FixedEffects / FixedEffectModels.jl

Fast Estimation of Linear Models with IV and High Dimensional Categorical Variables
Other
225 stars 46 forks source link

Ignore rows with `Inf`s? #214

Open jmboehm opened 2 years ago

jmboehm commented 2 years ago

The following seems like a 'classic' trap:

using FixedEffectModels, RDatasets
df = dataset("plm", "Cigar")
# assume some entries are Inf
df.Sales[1] = 0.0
df.logsales = log.(df.Sales)
reg(df, @formula(logsales ~ NDI + fe(State) + fe(Year)), Vcov.cluster(:State), weights = :Pop)

gives

ERROR: "Some observations for the dependent variable are infinite"
Stacktrace:
 [1] reg(df::Any, formula::FormulaTerm, vcov::StatsBase.CovarianceEstimator; contrasts::Dict, weights::Union{Nothing, Symbol}, save::Union{Bool, Symbol}, method::Symbol, nthreads::Integer, double_precision::Bool, tol::Real, maxiter::Integer, drop_singletons::Bool, progress_bar::Bool, dof_add::Integer, subset::Union{Nothing, AbstractVector}, first_stage::Bool)
   @ FixedEffectModels ~/.julia/packages/FixedEffectModels/kJPKw/src/fit.jl:176
 [2] top-level scope
   @ REPL[9]:1

I feel the package could automatically drop rows where the regressand or one of the regressors is infinite, similarly to how it does with missings. What's the argument against that?

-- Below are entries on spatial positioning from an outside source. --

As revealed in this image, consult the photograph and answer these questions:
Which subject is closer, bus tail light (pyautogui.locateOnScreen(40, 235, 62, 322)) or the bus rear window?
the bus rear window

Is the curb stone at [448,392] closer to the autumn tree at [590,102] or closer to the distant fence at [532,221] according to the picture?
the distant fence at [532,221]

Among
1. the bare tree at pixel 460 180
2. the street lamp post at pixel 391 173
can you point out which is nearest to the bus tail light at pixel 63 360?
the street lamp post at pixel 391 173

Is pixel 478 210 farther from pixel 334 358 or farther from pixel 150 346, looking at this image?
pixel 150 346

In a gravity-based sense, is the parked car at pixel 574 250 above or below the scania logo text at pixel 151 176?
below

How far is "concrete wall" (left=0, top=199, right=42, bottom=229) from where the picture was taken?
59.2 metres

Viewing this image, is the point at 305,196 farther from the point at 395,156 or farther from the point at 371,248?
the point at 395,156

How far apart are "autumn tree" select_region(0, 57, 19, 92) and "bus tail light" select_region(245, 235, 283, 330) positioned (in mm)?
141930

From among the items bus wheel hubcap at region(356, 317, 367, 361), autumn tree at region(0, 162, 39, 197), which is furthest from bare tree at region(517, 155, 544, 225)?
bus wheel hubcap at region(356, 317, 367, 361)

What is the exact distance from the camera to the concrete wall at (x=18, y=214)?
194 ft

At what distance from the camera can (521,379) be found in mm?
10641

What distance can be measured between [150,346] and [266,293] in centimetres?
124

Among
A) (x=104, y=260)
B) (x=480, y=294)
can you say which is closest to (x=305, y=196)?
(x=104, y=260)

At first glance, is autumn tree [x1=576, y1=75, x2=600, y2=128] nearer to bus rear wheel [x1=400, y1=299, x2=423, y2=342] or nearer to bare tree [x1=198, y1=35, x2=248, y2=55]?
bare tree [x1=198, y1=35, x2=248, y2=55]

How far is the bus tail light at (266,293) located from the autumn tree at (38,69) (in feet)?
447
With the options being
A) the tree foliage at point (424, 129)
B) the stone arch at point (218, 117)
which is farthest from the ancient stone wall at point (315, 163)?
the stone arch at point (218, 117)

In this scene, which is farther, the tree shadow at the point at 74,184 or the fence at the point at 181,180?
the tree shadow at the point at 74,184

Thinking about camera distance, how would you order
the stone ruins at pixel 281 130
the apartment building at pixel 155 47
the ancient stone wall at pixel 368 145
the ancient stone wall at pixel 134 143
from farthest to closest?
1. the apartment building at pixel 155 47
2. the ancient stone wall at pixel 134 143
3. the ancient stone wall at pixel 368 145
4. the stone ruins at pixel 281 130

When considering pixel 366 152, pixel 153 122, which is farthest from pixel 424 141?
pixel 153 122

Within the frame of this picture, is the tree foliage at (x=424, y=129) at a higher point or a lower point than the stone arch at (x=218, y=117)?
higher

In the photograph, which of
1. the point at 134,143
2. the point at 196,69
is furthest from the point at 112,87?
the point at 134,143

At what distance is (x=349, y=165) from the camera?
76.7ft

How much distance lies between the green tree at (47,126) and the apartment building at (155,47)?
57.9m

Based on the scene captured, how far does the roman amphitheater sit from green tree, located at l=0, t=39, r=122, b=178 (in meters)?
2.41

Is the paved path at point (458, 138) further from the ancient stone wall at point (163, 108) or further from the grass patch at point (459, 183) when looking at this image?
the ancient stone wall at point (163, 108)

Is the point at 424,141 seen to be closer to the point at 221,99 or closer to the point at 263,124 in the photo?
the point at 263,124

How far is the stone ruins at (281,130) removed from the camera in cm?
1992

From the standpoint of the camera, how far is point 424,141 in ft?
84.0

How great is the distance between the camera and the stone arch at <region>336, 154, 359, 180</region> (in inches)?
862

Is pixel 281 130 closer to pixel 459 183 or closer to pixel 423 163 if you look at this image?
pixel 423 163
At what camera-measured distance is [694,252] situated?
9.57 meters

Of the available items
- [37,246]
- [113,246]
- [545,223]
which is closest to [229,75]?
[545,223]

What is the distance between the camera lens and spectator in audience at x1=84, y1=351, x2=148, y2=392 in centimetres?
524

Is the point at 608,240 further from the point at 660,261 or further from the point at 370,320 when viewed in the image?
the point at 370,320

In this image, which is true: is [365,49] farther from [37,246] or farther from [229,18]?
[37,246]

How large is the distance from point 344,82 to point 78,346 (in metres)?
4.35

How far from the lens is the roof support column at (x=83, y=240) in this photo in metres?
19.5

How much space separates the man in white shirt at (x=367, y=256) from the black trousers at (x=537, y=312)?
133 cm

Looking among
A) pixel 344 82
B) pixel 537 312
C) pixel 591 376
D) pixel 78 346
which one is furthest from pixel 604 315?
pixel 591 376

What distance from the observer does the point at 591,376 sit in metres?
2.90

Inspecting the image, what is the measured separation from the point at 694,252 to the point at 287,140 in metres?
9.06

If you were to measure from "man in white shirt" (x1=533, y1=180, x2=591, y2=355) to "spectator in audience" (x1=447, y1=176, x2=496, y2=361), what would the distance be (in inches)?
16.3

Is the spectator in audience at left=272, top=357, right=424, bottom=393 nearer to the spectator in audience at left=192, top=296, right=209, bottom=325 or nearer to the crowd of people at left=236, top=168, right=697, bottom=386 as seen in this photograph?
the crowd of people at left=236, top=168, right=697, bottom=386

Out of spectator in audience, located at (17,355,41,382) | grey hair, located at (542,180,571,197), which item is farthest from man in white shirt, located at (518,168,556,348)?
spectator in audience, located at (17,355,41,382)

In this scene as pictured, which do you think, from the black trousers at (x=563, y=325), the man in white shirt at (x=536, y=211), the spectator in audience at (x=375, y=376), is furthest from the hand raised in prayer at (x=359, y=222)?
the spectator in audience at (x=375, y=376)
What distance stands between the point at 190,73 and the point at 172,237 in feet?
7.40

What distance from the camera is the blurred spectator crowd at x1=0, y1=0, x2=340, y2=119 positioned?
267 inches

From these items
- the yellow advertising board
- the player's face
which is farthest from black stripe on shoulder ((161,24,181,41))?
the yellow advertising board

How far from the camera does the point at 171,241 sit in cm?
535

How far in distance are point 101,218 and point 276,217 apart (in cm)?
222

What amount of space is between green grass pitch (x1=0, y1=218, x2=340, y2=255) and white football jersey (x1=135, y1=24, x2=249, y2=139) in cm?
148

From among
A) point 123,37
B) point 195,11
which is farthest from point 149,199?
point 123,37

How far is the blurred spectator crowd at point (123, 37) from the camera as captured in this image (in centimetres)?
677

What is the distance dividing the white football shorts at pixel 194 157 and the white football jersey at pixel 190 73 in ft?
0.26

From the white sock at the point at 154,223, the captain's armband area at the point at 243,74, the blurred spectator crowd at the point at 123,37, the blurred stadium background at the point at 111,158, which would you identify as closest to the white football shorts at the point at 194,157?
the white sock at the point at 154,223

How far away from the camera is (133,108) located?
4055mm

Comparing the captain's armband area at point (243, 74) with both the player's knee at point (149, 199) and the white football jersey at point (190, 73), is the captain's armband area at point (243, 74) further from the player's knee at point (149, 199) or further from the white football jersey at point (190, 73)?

matthieugomez commented 1 year ago

It's a bit tricky because Inf is meaningful. I will leave this issue open so that people can report if they encounter the same issue.

junder873 commented 1 year ago

I run into this sometimes as well. The R fixest package also automatically drops those observations.

nilshg commented 10 months ago

I think a "do what I mean" approach (dropping Inf) is unidiomatic in the Julia Stats ecosystem. If rows are being ignored at a minimum there should be a warning.